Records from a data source
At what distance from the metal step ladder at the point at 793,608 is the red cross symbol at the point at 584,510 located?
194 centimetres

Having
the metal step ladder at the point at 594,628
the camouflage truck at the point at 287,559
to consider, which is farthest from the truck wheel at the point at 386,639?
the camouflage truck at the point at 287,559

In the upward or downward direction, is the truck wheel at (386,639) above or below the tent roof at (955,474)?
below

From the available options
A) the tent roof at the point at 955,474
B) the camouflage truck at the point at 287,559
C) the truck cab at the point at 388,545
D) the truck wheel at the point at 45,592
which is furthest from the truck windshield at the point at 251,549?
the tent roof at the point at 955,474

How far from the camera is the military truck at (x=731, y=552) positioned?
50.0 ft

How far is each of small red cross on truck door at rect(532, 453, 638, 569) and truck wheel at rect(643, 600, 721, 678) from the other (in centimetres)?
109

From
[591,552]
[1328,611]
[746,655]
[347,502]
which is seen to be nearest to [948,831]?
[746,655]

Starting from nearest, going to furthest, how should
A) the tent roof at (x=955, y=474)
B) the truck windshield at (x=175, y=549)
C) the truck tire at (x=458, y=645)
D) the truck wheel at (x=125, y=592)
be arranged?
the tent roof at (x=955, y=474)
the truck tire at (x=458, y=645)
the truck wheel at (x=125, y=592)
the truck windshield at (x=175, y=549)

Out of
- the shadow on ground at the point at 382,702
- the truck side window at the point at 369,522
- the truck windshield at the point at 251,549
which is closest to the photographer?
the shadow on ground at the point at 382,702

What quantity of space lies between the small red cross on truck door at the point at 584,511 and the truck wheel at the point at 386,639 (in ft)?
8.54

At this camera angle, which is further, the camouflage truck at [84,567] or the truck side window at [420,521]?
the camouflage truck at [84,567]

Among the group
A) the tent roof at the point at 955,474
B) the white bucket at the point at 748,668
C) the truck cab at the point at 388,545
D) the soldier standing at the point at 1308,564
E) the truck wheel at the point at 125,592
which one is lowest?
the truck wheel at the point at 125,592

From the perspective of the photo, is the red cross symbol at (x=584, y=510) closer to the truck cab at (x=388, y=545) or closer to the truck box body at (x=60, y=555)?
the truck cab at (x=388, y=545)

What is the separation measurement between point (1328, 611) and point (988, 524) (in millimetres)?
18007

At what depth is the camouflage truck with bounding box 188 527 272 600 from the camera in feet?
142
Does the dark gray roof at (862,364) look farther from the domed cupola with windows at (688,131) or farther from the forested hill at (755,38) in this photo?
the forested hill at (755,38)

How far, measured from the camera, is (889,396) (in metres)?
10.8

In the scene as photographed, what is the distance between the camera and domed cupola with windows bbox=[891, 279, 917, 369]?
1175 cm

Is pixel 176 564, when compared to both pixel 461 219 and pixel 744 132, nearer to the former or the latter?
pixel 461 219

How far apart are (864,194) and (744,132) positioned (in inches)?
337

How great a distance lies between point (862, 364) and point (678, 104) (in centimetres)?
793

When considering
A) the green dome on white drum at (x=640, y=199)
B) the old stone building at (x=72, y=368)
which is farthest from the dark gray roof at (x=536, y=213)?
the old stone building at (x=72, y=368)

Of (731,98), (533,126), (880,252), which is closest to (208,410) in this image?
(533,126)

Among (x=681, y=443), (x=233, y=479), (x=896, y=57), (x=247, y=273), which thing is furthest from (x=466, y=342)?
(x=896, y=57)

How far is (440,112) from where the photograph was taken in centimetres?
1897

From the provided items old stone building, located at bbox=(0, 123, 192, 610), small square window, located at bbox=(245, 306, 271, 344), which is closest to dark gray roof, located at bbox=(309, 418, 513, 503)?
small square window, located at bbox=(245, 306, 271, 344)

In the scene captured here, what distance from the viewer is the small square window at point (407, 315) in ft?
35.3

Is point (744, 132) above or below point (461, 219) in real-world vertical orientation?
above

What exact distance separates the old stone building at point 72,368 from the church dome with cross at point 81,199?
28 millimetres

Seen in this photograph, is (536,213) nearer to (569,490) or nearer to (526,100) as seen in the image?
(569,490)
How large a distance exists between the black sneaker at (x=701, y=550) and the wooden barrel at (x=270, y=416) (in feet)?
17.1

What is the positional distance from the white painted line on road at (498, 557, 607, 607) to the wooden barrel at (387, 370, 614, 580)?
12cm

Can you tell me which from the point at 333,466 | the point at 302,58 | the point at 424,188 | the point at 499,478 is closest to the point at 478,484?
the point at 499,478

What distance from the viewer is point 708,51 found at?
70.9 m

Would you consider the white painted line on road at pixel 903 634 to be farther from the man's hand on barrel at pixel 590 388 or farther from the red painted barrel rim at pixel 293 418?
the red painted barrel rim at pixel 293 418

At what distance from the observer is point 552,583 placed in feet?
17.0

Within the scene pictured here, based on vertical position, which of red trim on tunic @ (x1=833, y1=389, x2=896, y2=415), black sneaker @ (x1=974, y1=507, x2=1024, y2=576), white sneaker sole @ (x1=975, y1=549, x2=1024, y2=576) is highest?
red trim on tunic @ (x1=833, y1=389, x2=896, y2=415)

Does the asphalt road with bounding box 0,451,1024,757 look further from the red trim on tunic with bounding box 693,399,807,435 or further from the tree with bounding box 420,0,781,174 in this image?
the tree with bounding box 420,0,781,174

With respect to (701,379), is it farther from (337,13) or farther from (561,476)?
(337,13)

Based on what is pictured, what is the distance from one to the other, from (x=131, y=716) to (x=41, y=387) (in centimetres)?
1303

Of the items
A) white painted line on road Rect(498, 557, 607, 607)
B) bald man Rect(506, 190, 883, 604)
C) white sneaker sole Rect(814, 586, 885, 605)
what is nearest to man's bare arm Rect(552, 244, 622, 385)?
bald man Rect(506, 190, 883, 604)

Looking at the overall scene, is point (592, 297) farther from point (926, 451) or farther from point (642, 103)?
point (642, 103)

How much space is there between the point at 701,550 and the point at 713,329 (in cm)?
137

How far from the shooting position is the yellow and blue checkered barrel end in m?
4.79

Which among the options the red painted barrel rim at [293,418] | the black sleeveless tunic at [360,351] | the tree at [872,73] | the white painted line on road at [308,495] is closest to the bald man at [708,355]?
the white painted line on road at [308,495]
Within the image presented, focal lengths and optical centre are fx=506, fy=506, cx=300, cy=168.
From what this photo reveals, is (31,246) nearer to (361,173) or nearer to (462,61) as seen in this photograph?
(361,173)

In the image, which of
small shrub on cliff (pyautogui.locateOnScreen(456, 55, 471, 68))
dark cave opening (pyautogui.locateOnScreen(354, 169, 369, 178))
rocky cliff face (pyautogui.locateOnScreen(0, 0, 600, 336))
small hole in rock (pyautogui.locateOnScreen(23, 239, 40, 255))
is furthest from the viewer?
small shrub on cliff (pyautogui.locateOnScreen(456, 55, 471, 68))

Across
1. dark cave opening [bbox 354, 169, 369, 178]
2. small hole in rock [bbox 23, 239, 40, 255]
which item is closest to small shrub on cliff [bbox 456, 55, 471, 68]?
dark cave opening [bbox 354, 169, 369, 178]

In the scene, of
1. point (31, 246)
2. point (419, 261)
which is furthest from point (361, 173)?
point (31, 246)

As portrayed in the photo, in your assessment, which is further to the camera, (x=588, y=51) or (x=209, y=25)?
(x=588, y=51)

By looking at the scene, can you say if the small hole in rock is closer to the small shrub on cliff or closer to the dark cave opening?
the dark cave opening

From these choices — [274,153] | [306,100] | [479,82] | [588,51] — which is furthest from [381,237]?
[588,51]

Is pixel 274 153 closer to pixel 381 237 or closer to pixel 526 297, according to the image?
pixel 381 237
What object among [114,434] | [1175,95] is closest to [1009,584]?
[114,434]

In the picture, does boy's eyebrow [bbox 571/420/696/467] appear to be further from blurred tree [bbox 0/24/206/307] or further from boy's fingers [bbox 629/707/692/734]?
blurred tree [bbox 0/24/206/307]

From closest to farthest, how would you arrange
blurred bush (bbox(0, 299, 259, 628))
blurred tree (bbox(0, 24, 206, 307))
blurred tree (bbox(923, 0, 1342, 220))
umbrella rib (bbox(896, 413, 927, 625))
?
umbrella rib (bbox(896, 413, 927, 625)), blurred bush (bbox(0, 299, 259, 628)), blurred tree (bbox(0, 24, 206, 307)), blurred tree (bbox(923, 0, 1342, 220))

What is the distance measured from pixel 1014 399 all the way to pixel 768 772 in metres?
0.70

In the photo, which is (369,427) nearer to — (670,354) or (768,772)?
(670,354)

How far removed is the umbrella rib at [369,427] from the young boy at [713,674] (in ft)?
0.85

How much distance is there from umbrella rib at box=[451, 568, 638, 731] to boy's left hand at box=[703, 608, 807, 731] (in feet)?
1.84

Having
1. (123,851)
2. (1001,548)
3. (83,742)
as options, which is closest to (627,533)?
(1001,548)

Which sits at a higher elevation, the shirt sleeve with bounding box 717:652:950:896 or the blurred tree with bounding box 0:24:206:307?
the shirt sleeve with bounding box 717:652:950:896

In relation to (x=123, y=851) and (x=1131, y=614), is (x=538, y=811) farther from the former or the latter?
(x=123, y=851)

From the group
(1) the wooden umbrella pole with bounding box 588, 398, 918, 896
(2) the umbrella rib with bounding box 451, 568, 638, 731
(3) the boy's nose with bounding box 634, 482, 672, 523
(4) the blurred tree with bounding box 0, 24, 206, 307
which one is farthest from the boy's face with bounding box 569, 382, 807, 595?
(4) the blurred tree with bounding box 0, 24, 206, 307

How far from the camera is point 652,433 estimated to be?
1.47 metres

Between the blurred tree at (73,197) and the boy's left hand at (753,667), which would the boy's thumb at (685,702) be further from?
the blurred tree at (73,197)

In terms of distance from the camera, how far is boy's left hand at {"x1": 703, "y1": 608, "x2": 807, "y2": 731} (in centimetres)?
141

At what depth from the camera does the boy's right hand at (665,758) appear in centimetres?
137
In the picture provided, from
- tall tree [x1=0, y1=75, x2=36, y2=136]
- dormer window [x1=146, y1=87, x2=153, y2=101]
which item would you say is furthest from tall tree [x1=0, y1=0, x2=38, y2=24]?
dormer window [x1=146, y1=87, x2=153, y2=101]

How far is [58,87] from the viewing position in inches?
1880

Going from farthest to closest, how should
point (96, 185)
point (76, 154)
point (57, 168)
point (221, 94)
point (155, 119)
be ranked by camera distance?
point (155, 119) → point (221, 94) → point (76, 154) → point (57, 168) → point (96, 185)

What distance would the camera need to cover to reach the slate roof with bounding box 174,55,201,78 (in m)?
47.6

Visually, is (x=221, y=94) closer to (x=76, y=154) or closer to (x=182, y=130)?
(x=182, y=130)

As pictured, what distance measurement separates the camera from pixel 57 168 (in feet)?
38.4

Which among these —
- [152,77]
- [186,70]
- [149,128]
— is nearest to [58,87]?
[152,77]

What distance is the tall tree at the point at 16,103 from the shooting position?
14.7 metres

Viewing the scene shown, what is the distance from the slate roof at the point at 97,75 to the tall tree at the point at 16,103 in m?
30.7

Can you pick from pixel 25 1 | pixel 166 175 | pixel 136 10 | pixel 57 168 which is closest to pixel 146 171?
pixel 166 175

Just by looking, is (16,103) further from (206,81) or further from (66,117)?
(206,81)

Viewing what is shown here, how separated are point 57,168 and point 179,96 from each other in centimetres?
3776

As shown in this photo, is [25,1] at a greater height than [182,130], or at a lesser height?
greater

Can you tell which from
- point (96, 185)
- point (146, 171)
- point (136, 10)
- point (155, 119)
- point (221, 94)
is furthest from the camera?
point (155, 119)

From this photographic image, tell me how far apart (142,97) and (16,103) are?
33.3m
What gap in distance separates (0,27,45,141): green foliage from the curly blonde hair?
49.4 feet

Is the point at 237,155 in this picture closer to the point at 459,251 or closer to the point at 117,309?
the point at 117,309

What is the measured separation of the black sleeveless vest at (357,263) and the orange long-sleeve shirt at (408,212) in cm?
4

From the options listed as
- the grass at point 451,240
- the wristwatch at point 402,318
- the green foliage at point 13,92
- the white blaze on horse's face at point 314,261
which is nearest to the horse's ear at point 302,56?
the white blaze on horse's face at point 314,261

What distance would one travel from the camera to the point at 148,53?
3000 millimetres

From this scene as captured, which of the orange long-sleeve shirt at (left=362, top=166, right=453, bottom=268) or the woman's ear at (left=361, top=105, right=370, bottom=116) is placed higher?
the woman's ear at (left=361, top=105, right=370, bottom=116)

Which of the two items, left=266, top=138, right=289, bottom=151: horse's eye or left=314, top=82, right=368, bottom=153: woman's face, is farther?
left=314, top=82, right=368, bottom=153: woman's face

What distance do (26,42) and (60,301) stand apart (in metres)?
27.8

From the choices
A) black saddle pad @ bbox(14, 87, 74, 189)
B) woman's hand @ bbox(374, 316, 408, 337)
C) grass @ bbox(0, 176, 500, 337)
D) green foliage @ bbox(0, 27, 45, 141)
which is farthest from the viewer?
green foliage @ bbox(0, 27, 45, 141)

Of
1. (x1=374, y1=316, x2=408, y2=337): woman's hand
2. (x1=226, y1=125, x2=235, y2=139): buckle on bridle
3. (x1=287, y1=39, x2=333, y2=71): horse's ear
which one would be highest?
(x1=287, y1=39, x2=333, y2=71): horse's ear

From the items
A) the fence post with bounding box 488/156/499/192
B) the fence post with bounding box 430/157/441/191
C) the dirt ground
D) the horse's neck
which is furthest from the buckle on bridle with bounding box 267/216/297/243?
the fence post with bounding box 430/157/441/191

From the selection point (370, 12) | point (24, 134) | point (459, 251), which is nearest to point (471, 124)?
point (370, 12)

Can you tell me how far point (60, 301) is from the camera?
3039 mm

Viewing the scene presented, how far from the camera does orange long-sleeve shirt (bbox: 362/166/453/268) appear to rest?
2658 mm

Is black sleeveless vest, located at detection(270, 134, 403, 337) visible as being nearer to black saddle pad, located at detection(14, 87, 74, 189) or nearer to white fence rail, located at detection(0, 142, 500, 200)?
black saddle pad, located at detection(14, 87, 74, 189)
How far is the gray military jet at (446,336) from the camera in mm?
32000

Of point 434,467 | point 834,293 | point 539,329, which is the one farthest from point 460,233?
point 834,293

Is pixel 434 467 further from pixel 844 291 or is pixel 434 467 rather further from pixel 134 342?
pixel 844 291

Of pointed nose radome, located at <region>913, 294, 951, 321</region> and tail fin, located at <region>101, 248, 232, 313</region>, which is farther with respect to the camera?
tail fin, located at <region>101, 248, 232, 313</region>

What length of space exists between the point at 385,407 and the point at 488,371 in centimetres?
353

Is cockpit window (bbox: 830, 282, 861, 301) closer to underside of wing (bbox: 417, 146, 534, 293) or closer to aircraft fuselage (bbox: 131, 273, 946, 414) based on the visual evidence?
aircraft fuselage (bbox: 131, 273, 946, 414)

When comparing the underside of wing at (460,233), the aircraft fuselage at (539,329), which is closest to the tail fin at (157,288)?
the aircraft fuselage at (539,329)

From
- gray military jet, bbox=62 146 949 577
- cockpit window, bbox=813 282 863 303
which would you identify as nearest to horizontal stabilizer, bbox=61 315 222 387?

* [Directive]
Count the lines in the records that contain the string "choices", treating case as significant. Reply with the number alone.

* [Exercise answer]
2